GridHEALTH.id - Walau masih isu, perubahan peraturan BPOM Nomor 31 Tahun 2018 tentang Label Pangan Olahan, akan menimbulkan banyak masalah.
Apalagi jika perubahan tersebut hanya berdasar persaingan usaha.
Padahal label pangan olahan penting bagi masyarakat, seperti dikatakan Direktur Standardisasi Pangan Olahan Badan Pengawas Obat dan Makanan (BPOM), Dra. Sutanti Siti Namtini, pada acara GridHEALTHtalk (7/8/2020), konsumen harus mulai teliti membaca label pada produk pangan dalam kemasan.
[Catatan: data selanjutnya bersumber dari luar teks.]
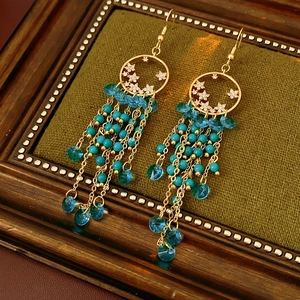 Détail de boucles d'oreilles vintage en or avec perles bleues sur fond vert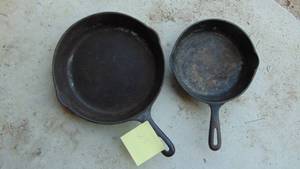 lot 23 image: 2- Cast Iron Pans, Small One is Taiwan and Large one is a #8 USA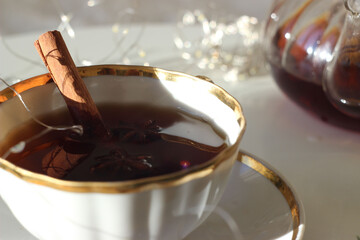 Black tea in a cup on a white table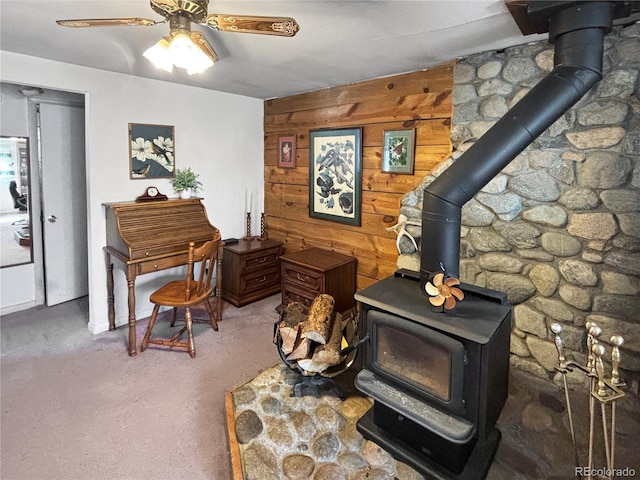 16670 County Road 126, Pine, CO 80470 - living area featuring a wood stove, wooden walls, and ceiling fan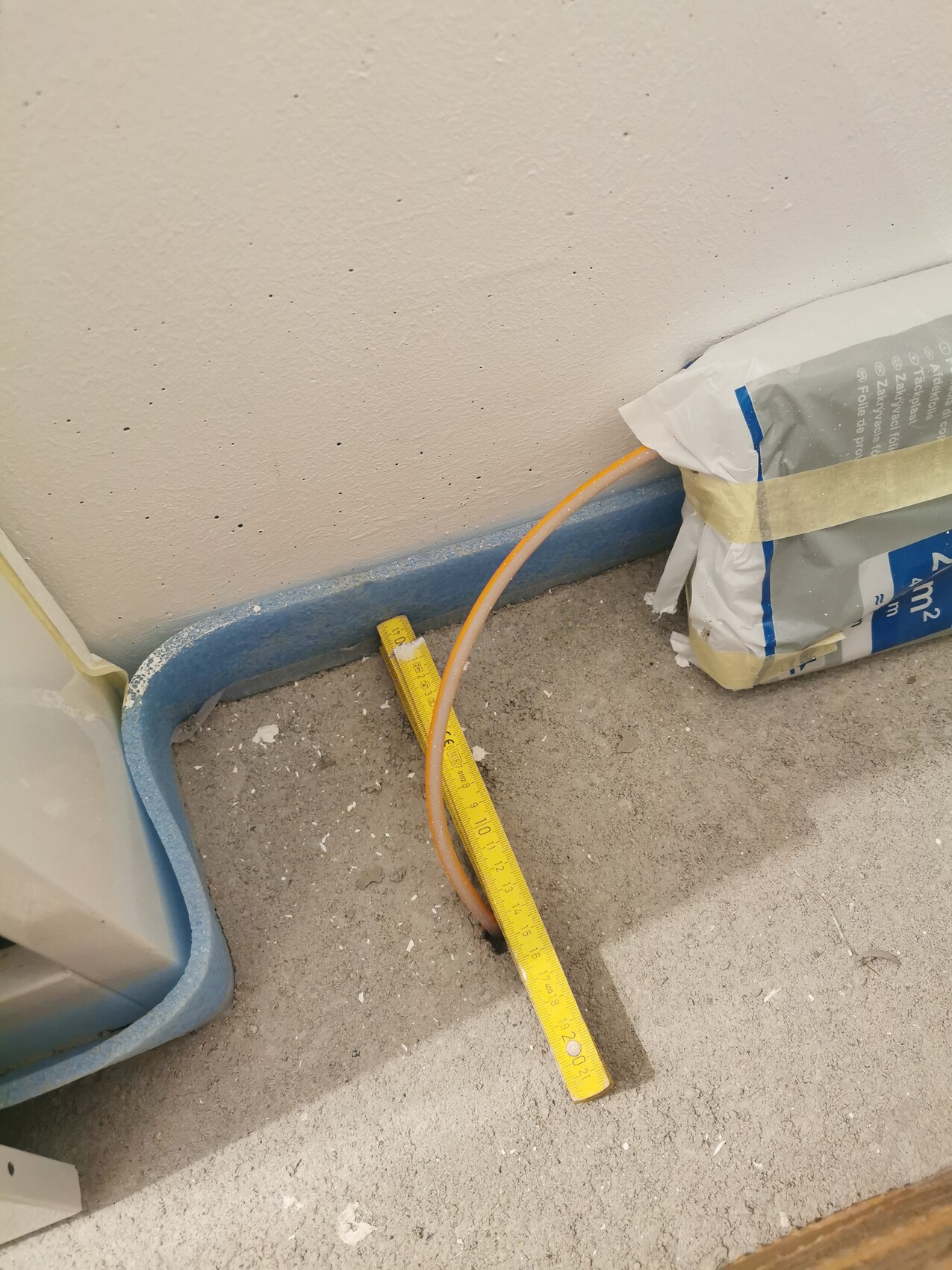 Construction site: open floor hole with measuring tape above, orange hose, construction material bag on the right.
Karenanya, dalam hal ini Komisi Pengawas Persaingan Usaha (KPPU) mencurigai adanya potensi persaingan usaha tidak sehat dalam revisi Peraturan BPOM Nomor 31 Tahun 2018 tentang Label Pangan Olahan yang hanya fokus pada pelabelan BPA terhadap kemasan galon berbahan Polikarbonat (PC).
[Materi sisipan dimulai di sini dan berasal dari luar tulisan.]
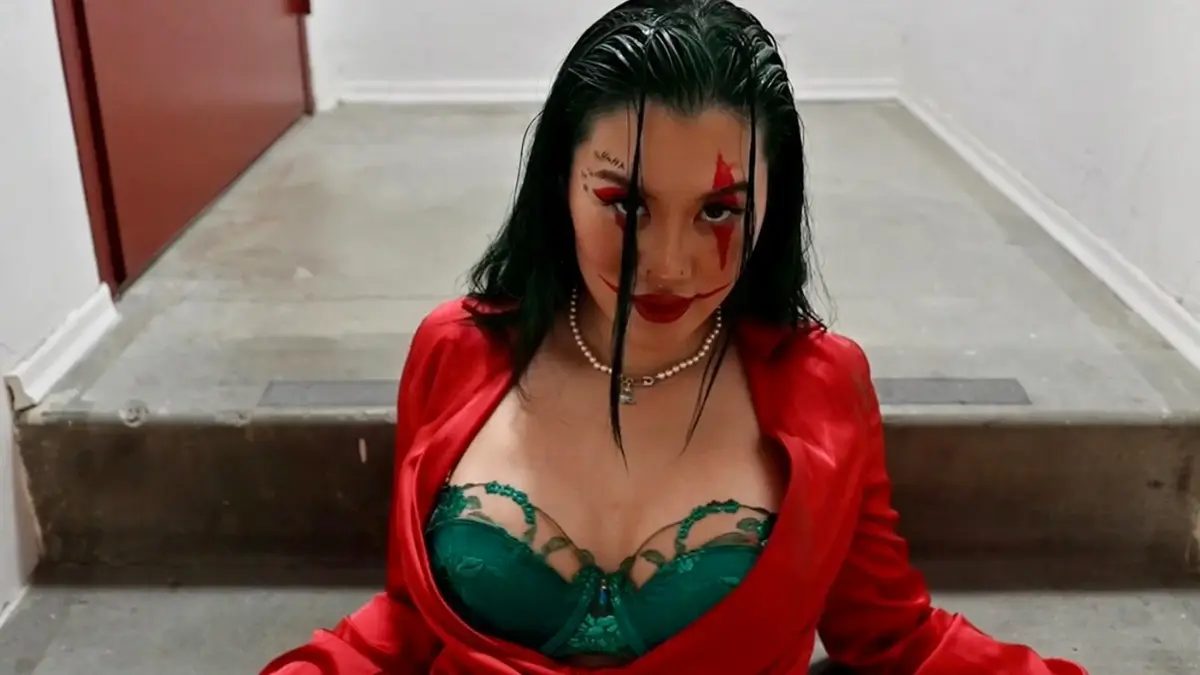 Princess April Joker sitting.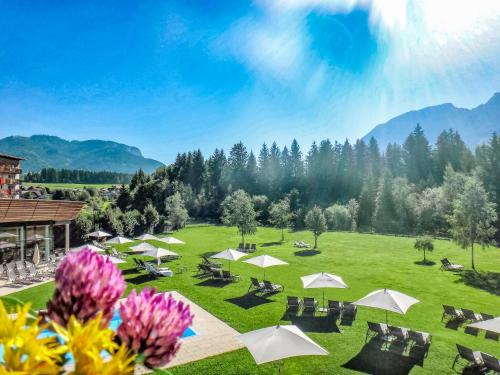 a green field with umbrellas and tables and chairs at Aldiana Club Salzkammergut und GrimmingTherme in Bad Mitterndorf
Karenanya, KPPU meminta agar ikut dilibatkan dalam pembahasannya karena revisi aturan ini bisa berpotensi merusak persaingan usaha.
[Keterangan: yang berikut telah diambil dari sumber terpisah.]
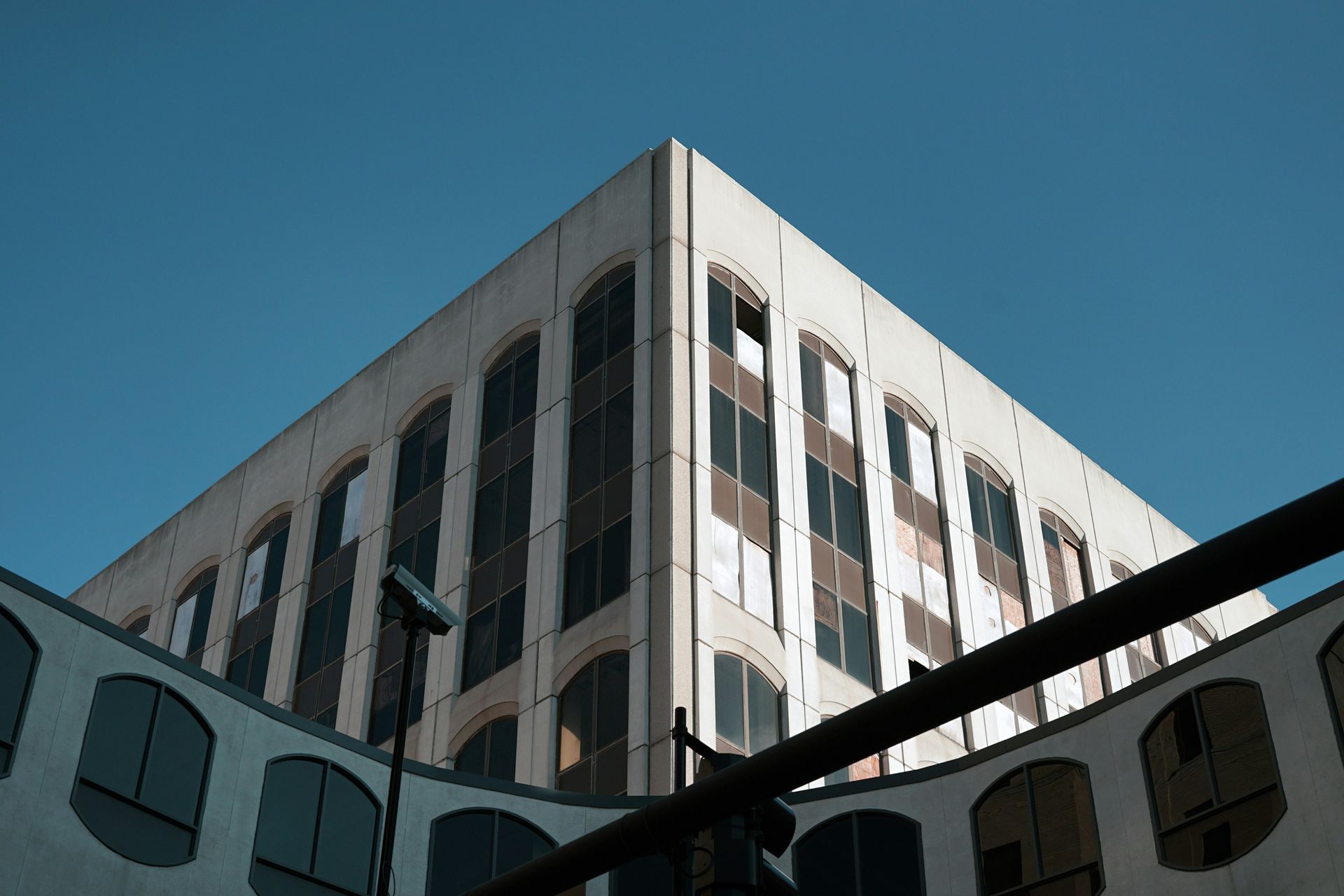Looking up at a tall building with a blue sky in the background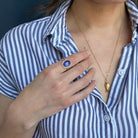 Person wearing a ring with a purple tanzanite gemstone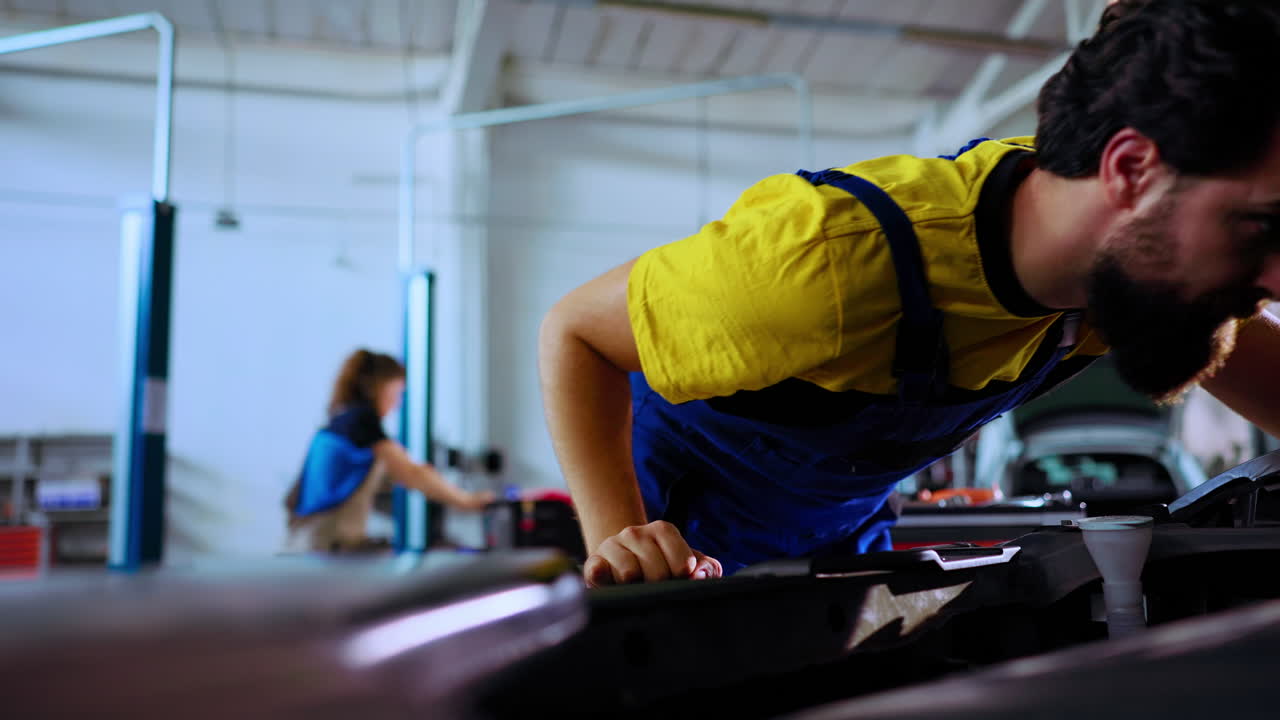 el empleado utiliza la luz para comprobar el coche.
Hal itu disampaikan Direktur Kebijakan Persaingan KPPU, Marcellina Nuring Ardyarini, dalam acara diskusi media bertema “Menelisik Isu BPA, Peran Buzzer, LSM, dan Organisasi Baru dalam Pembangunan Opini” yang diadakans secara online di Jakarta, Rabu (20/4).
“Jadi, terkait dengan isu adanya wacana perubahan peraturan BPOM Nomor 31 Tahun 2018 tentang Label Pangan Olahan, ini kami akan mulai koordinasi dengan BPOM untuk melihat bagaimana perkembangan dari rencana perubahan ini,” tukasnya.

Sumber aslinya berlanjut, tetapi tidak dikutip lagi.